1995年を境に戦後経済の常識の多くが通用しなくなってきた。その原動力は、90年代半ばから急速に進展したIT革命とそれを駆使したグローバリゼーションである。

 

  • 94年に日本の物価が戦後二度目のマイナスを記録して以降、現在(2007年8月)まで下落を続けている。
  • 日本の金融システムが揺らぎ始めたのも95年以降からで、98年には日本の長期金利が世界最低を記録した。
  • 賃金が景気の良し悪しとは関係なく下落するようになったのは98年からであり、景気が回復する事と国民の生活水準が向上する事が同義語で無くなった。

 

(2)読書ノート:「グローバリゼーション下で生じている大きな構造変化」

 

  ①帝国の台頭と国民国家の退場=帝国化

  資本が軽々と国境を越えるグローバリゼーションの時代は必然的に「帝国」と親密

  性を有する。

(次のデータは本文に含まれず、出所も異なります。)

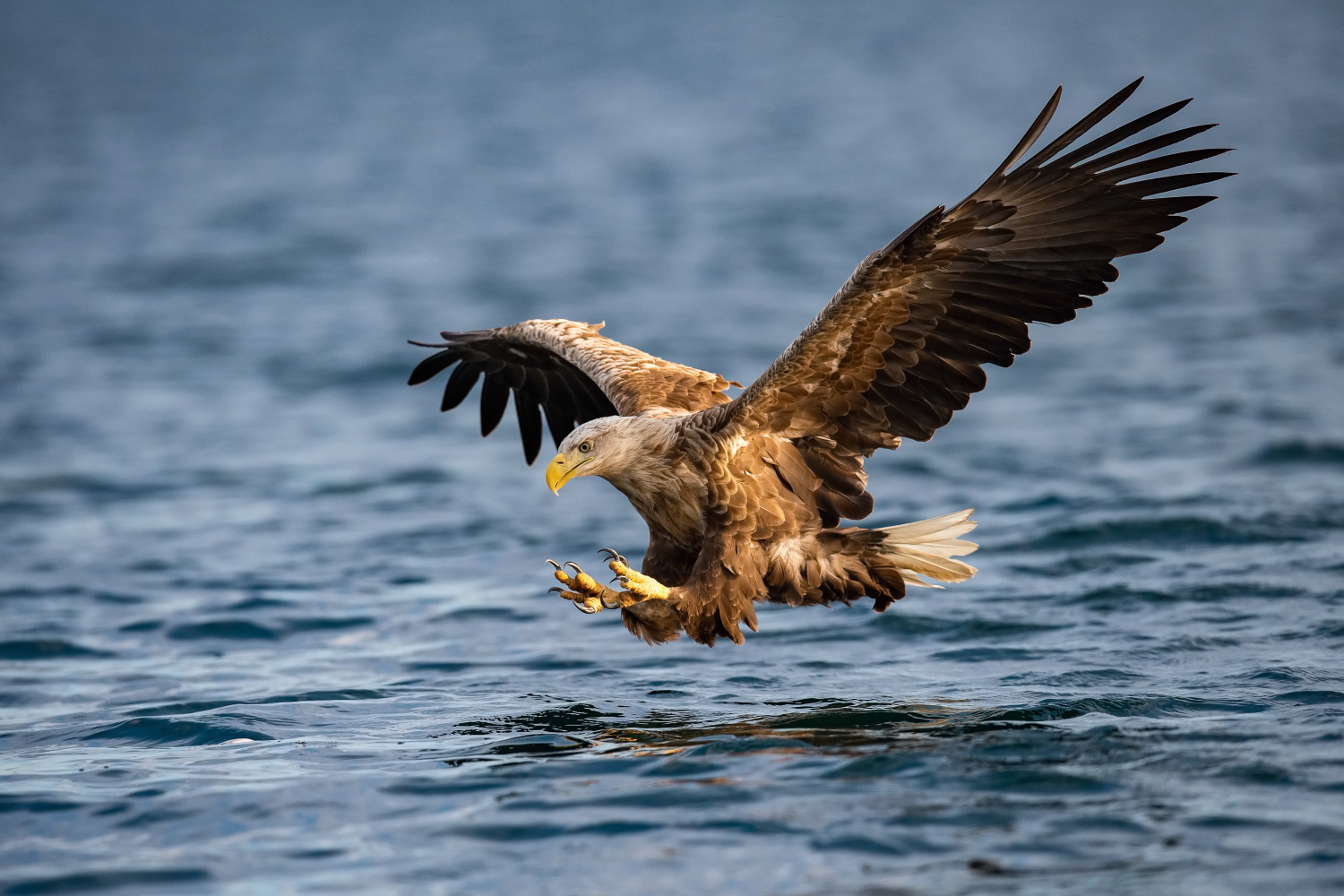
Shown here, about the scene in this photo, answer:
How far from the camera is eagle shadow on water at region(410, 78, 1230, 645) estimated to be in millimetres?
6012

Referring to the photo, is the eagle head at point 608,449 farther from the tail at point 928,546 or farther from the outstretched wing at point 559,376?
the tail at point 928,546

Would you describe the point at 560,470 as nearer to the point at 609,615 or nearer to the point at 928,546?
the point at 928,546

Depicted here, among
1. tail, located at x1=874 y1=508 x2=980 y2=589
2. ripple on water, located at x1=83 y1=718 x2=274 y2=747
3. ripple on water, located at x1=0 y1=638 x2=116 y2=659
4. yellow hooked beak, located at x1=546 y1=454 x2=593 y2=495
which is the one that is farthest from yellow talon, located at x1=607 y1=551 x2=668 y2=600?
ripple on water, located at x1=0 y1=638 x2=116 y2=659

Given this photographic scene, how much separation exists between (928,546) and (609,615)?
284 cm

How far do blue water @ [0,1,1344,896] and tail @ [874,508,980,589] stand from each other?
58 cm

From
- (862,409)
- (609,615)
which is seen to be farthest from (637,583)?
(609,615)

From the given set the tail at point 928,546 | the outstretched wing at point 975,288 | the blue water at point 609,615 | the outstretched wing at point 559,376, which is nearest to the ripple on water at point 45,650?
the blue water at point 609,615

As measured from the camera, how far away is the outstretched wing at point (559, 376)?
289 inches

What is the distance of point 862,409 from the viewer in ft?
21.3

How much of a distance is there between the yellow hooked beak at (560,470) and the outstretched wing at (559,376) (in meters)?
0.88

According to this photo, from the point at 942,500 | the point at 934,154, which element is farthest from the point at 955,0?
the point at 942,500

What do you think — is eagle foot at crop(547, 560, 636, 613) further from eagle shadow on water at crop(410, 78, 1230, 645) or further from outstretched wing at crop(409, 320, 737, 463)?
outstretched wing at crop(409, 320, 737, 463)

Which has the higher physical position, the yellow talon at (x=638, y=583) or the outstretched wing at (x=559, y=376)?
the outstretched wing at (x=559, y=376)

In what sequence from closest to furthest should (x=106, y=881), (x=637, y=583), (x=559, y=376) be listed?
(x=106, y=881), (x=637, y=583), (x=559, y=376)
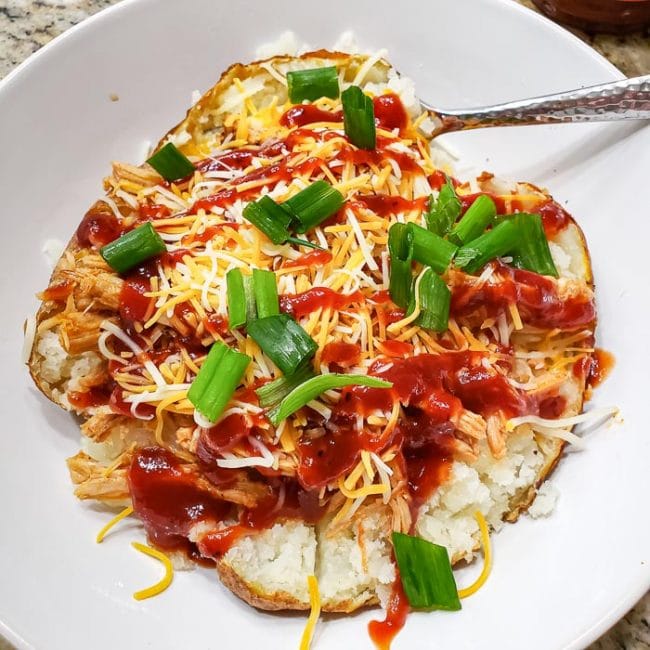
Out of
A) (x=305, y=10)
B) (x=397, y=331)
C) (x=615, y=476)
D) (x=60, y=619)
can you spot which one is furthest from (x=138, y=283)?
(x=615, y=476)

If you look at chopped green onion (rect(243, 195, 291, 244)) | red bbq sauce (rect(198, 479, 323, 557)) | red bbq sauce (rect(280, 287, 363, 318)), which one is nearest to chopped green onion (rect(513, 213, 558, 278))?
red bbq sauce (rect(280, 287, 363, 318))

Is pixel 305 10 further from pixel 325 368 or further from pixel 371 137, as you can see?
pixel 325 368

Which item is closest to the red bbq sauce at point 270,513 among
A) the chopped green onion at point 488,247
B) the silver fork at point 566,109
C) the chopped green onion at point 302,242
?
the chopped green onion at point 302,242

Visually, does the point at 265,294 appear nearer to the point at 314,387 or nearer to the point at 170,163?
the point at 314,387

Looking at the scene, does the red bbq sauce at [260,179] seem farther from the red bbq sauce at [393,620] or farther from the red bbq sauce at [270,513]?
the red bbq sauce at [393,620]

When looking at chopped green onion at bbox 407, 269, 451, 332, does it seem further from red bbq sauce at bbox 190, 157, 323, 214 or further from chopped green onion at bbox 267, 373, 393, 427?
red bbq sauce at bbox 190, 157, 323, 214

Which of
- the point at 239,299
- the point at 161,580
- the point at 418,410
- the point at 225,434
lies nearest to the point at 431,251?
the point at 418,410
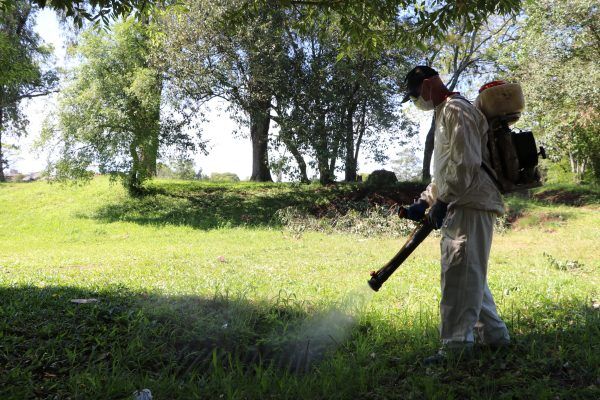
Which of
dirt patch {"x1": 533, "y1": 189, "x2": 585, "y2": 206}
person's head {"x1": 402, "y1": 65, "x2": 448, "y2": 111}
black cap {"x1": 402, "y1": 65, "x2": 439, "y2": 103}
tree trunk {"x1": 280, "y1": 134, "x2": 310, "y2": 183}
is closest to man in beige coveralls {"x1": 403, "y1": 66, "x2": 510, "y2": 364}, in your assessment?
person's head {"x1": 402, "y1": 65, "x2": 448, "y2": 111}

16世紀には資本は主権国家と結婚したが、21世紀には資本は帝国

  をパートナーとして選ぶ。 

   それに伴い、経済的な「国境」が限りなく低くなり、国境内に権力を及ぼす「国

  民国家」の力が衰退する一方、金融帝国と化した米国や中国・インド・ロシアな

  どの旧帝国の台頭が著しい。

 ②金融経済の実物経済に対する圧倒的な優位性=経済の金融化

   グローバリゼーション下では、「資本の反革命」によって先進国の賃金が抑制さ

  れる、ないしは低下するから、先進国ではディスインフレ、ないしデフレが定着す

  る。そして、金融政策は緩和基調となり、実物経済に比してマネーが膨張するか

  ら、資産価格が上昇し易くなり、先進国経済は資産価格依存症候群に陥る事にな

  り、いわば、金融経済(尻尾)が実物経済(頭)を振り回す時代になった。

   近い将来、金融経済が頭になり実物経済、すなわち、雇用や生産活動が尻尾にな

  る可能性が高い。雇用が尻尾になるという事は「中産階級の没落」が始まる事にな

  る。

 ③均質性の消滅と拡大する格差=二極化

   近代は国民に均質である事を要求したが、グローバル経済の時代の時代には国家

  単位の均質性は消滅する運命にあり、日本に関しては「一億総中流意識」が崩壊

  し、格差拡大の時代が到来する。

   その結果、格差は構造的な問題となり景気回復では解決できない。従って政策で

  成長を目指せば時代の流れから取り残される人が増え、人々の将来への不安が高ま

  り、将来へ備える事よりも日々の暮らしを充実させる事を優先し、いっそう少子化

  が進む。

 

その行き着く先は、21世紀の最大の勝者は、国境を越える巨額の資本や「超国家企業」であり、敗者は国境を越える事が出来ない先進国の国内産業や中流階級であり、視点を変えれば、近代の仕組に拘泥する超低金利国が敗者となり、近代化と決別できた国が高金利国となり勝者となる。

 

『私の独白』:なんとも、大胆な理論展開ではないか。そして2024年の時点で見れば、

私の思いつく下記の視点では予想が的中していると感嘆している。

 

  • 日本に関しては「一億総中流意識」が崩壊し、格差拡大の時代が到来する。
  • 人々の将来への不安が高まり、将来へ備える事よりも日々の暮らしを充実させる事を優先し、いっそう少子化が進む。
  • 「21世紀の最大の勝者は、国境を越える巨額の資本や「超国家企業」であり、敗者は国境を越える事が出来ない先進国の国内産業や中流階級であり」の、指摘は、アメリカのトランプ大統領出現の主たる土台になっている。
  • 金融政策は緩和基調となり、実物経済に比してマネーが膨張するから、資産価格が上昇し易くなり、先進国経済は資産価格依存症候群に陥る事になる。
  • その結果、今や株価・土地・建物等の資産価格は目の飛び出るほどに上昇を続けているのに、賃金はちょっとやそっとではなかなか追いつけない時代に入っている。